UN CONTRAT DE VENTE D’ESCLAVES
selon Eugène Sue, « Atar Gull »
Note de l’auteur de l’ouvrage : Le Traité évoqué ci-dessous est historique et existe en double au greffe du tribunal de Saint-Pierre (Martinique), comme pièce à l’appui d’un procès fait à un nègre.
Il était environ midi, et le capitaine Benoît, légèrement vêtu, s’occupait à remettre sa dunette en ordre… Malheureusement le matelot de veille à l’avant du brick, vint l’arracher à ces occupations d’intérieur, pour lui annoncer qu’une pirogue accostait à bâbord.

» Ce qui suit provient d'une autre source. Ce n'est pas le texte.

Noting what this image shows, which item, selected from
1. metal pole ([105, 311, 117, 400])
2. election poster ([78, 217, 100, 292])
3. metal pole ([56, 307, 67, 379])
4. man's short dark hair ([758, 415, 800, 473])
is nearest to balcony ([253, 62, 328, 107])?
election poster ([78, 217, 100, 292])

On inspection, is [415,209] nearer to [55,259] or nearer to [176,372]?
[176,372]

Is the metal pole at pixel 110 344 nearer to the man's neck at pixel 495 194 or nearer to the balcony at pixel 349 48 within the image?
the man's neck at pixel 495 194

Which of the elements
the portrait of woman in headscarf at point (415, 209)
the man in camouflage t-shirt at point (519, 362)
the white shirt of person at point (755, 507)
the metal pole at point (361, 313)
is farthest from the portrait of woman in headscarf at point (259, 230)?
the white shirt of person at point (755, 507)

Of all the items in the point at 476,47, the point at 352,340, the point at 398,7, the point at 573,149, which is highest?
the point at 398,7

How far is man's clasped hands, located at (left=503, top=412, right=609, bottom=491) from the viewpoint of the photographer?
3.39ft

C’était un des mulâtres de Fan-Hop qui saluant Benoît, lui dit :
- « Mon maître vous attend... capitaine... »
- « Enfin... il est donc arrivé le vieux serpent! je n’y comptais plus ».
- « Capitaine, il revient du Kraal au moment même avec beaucoup de noirs et le roi Taroo qui les escorte ; ils n’attendent que vous et les marchandises, capitaine ».

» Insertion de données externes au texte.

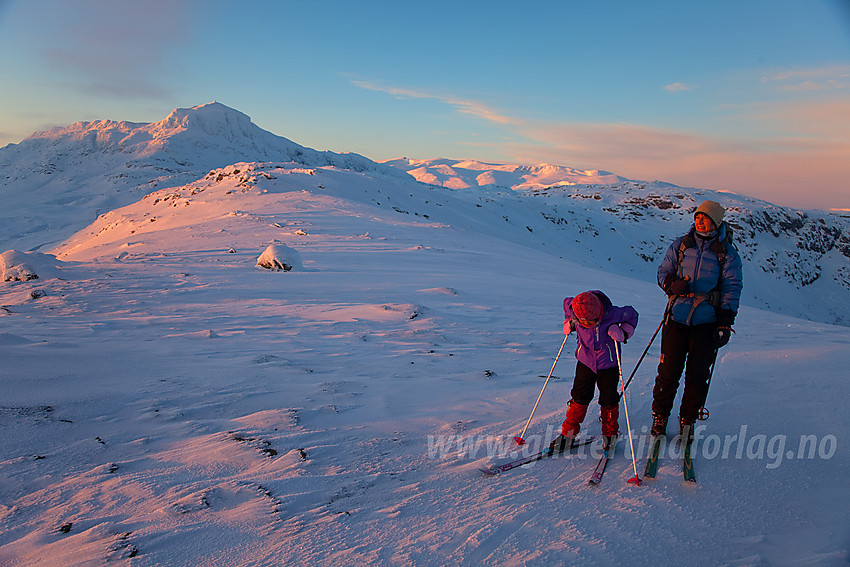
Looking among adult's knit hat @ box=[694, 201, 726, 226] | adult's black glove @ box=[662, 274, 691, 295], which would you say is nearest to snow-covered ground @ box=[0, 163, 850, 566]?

- « Caiot, » dit Benoît, à son quartier-maître, fais armer la -chaloupe, mets-y neuf hommes, et embarque à bord les caisses et ballots que tu trouveras dans les soutes ».
- « On est paré, dit Caiot au bout d’une demi-heure ».
- « Ah ça, mon garçon, reprit le capitaine, je te laisse à bord; fais toujours bien aérer l’entrepont, préparer les barres de justice, les fers, les menottes, que tout cela soit propre, convenable, décent, enfin qu’ils se trouvent ici comme chez eux... ou à peu près ».
- « N’y a pas de soin, capitaine, ça sera gréé à donner envie d’y fourrer les pieds et mains ; je vais faire balayer le lit de ces messieurs, et il faudra qu’ils soient bien difficiles s’ils ne sont pas contents ; car les draps ne feront pas de plis, je vous jure ».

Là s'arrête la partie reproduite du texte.